Start of Data to process

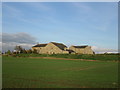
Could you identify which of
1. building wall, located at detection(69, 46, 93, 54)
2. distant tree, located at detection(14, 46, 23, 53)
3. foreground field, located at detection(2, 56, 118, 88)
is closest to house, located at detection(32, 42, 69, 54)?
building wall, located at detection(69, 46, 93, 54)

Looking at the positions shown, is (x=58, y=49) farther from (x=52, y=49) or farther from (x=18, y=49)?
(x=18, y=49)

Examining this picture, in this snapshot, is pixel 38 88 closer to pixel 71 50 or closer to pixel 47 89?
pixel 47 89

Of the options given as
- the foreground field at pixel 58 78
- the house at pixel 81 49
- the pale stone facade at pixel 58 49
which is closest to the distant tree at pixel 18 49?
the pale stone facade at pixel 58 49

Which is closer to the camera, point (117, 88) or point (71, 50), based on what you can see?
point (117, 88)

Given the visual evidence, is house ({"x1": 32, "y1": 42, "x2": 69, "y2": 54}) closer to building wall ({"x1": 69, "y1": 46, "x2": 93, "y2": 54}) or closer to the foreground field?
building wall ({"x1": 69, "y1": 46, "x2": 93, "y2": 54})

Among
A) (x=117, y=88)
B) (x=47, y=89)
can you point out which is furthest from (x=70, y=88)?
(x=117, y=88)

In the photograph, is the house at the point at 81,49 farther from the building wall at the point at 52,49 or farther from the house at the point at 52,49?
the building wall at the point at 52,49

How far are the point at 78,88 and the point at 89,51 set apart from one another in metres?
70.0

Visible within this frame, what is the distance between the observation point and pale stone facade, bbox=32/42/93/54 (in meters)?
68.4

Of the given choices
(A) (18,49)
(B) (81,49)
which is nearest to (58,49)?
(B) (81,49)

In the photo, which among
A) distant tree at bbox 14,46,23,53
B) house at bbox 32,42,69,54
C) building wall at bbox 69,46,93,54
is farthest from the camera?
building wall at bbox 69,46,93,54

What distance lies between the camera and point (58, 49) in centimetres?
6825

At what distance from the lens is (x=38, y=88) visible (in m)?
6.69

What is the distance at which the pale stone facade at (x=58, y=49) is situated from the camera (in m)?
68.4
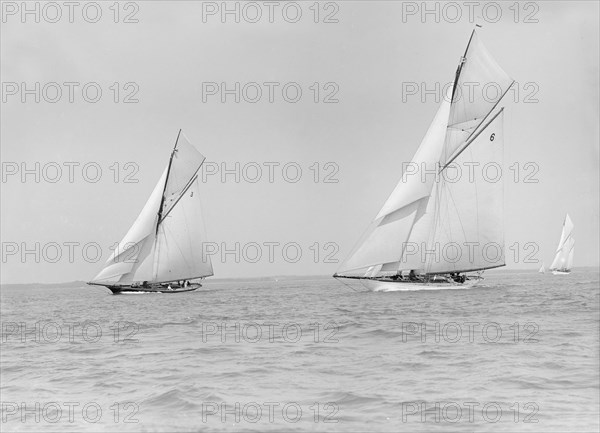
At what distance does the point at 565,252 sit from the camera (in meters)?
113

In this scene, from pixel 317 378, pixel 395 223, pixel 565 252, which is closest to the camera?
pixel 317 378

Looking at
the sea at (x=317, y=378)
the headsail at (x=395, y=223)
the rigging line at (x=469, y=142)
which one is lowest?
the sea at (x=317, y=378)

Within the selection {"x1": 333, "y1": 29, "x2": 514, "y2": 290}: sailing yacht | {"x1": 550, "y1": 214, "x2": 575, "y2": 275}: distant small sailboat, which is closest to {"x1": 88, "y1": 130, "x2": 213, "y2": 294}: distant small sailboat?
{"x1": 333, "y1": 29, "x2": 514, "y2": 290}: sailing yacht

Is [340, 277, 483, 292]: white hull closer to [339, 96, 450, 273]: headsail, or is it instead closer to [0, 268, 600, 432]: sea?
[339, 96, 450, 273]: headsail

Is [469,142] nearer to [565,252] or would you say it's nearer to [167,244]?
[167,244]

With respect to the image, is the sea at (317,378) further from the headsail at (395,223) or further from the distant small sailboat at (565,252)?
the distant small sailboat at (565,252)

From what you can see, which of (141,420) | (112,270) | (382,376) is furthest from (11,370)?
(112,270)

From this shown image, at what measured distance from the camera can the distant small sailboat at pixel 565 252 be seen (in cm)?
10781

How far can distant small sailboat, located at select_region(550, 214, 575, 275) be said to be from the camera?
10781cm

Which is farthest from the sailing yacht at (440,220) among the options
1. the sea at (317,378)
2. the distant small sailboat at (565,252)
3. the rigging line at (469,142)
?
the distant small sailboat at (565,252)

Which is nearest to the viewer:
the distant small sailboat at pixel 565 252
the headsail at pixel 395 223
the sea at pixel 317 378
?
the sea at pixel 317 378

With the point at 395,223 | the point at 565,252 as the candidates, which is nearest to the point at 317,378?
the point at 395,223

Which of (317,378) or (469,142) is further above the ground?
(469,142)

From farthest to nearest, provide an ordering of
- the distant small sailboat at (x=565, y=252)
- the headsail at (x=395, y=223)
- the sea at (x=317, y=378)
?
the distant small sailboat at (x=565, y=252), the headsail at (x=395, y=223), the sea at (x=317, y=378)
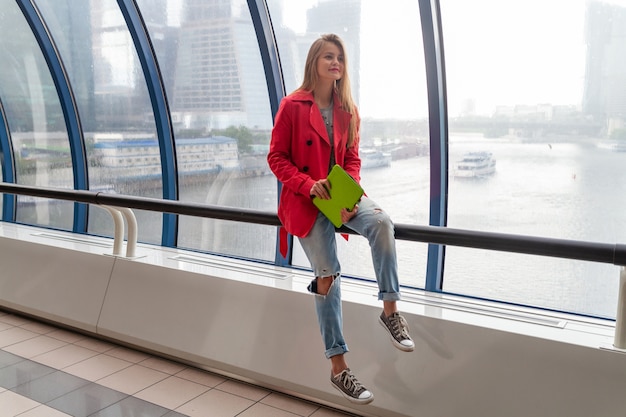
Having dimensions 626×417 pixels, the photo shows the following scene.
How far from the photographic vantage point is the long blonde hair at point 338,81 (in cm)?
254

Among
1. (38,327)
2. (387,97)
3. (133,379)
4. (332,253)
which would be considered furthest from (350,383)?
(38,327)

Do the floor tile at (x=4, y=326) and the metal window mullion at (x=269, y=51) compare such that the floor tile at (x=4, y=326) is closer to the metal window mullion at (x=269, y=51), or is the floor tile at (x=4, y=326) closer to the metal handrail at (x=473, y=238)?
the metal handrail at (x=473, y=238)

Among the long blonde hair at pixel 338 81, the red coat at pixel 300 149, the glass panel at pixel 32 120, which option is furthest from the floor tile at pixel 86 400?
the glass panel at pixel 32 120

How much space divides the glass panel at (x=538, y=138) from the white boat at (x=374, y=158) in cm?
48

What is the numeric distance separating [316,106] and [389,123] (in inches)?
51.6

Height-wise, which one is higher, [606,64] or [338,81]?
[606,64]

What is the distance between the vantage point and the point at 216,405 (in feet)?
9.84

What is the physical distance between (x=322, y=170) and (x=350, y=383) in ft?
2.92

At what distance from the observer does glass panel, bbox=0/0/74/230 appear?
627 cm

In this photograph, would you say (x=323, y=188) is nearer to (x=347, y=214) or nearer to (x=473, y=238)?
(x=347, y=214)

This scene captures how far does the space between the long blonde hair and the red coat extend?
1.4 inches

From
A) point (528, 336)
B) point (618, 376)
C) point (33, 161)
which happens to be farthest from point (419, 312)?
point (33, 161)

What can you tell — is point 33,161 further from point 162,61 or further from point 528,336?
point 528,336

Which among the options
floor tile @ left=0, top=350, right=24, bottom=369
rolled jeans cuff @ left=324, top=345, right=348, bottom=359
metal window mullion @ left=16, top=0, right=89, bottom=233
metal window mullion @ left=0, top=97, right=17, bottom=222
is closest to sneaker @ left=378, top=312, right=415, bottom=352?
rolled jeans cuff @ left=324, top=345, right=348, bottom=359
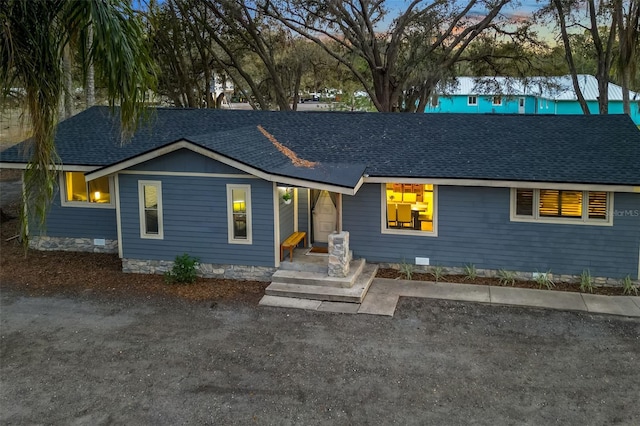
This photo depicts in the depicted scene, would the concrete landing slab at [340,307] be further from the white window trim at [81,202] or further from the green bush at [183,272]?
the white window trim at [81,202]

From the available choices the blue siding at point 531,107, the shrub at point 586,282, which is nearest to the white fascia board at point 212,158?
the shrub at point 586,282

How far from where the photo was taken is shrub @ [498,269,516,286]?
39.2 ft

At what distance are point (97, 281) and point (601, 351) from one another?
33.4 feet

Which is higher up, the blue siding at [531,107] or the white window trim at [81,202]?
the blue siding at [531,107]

End of Data to process
Start of Data to process

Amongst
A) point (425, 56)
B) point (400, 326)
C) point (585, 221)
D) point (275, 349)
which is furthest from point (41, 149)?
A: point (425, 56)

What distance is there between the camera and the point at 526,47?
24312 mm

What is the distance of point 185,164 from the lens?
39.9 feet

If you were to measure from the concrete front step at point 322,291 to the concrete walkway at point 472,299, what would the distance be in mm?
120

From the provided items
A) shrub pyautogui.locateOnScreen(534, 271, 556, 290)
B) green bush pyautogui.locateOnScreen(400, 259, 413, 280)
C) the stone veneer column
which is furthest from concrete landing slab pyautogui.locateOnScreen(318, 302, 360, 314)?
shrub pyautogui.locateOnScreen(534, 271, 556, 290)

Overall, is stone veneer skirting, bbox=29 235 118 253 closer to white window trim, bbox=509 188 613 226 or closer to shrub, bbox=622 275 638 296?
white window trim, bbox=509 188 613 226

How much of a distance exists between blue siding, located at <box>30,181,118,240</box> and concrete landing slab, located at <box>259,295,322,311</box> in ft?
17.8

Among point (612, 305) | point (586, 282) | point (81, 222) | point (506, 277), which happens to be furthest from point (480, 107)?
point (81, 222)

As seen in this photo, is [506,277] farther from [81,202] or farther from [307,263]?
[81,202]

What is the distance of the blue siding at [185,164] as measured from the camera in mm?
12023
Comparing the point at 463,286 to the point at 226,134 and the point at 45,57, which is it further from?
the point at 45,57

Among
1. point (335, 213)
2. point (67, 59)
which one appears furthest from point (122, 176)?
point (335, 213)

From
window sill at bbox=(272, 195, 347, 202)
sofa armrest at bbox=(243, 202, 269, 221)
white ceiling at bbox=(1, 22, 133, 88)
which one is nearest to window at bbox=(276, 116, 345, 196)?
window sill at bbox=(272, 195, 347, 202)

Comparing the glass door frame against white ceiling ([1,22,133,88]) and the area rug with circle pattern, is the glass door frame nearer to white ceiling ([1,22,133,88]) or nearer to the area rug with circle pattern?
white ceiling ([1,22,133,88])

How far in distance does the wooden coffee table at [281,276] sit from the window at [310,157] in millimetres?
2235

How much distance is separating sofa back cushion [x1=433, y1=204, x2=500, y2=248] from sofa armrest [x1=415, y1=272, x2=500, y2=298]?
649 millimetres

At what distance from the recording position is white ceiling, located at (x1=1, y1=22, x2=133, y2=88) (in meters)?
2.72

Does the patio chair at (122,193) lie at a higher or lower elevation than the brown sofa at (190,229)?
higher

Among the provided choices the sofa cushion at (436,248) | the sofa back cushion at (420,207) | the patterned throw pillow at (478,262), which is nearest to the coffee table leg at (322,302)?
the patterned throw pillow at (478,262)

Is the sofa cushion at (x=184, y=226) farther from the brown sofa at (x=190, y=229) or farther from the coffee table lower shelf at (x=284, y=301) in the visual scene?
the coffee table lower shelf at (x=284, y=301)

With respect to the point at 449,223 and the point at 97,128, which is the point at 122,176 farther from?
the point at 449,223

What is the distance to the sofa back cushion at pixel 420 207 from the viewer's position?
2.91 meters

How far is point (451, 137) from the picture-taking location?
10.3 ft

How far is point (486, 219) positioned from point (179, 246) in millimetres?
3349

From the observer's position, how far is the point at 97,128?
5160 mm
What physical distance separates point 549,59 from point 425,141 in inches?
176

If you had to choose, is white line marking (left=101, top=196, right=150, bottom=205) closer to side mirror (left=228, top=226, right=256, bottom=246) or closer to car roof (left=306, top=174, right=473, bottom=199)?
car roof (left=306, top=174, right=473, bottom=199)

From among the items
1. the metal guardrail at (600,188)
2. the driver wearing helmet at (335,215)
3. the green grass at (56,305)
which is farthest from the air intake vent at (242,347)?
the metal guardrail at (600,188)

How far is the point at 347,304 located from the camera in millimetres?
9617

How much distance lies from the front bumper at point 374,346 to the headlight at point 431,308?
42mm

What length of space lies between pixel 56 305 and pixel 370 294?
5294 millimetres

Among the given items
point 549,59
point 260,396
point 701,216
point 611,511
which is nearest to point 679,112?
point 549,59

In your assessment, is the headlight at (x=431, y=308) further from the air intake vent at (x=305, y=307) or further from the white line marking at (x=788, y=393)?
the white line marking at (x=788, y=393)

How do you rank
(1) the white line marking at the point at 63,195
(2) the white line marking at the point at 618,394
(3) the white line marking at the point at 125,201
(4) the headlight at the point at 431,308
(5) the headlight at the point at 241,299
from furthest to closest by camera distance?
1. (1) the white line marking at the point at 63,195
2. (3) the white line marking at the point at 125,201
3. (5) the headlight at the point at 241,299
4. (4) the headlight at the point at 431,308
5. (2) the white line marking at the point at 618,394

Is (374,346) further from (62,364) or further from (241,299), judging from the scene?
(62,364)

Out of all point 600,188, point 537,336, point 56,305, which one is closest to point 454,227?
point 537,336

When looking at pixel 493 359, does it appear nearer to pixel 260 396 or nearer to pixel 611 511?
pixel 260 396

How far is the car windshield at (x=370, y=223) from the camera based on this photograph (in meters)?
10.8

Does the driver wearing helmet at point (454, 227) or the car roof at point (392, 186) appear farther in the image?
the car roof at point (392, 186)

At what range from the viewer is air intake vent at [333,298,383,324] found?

End of Data to process

● Goal of the exercise
Reproduce the items above as a numbered list, starting from the line containing "Does the driver" and ending with the line containing "At what range". Leave out blank lines.

● Exercise answer
1. Does the driver wearing helmet at point (454, 227) or the car roof at point (392, 186) appear farther in the image?
2. the car roof at point (392, 186)
3. At what range from the viewer is air intake vent at [333,298,383,324] found?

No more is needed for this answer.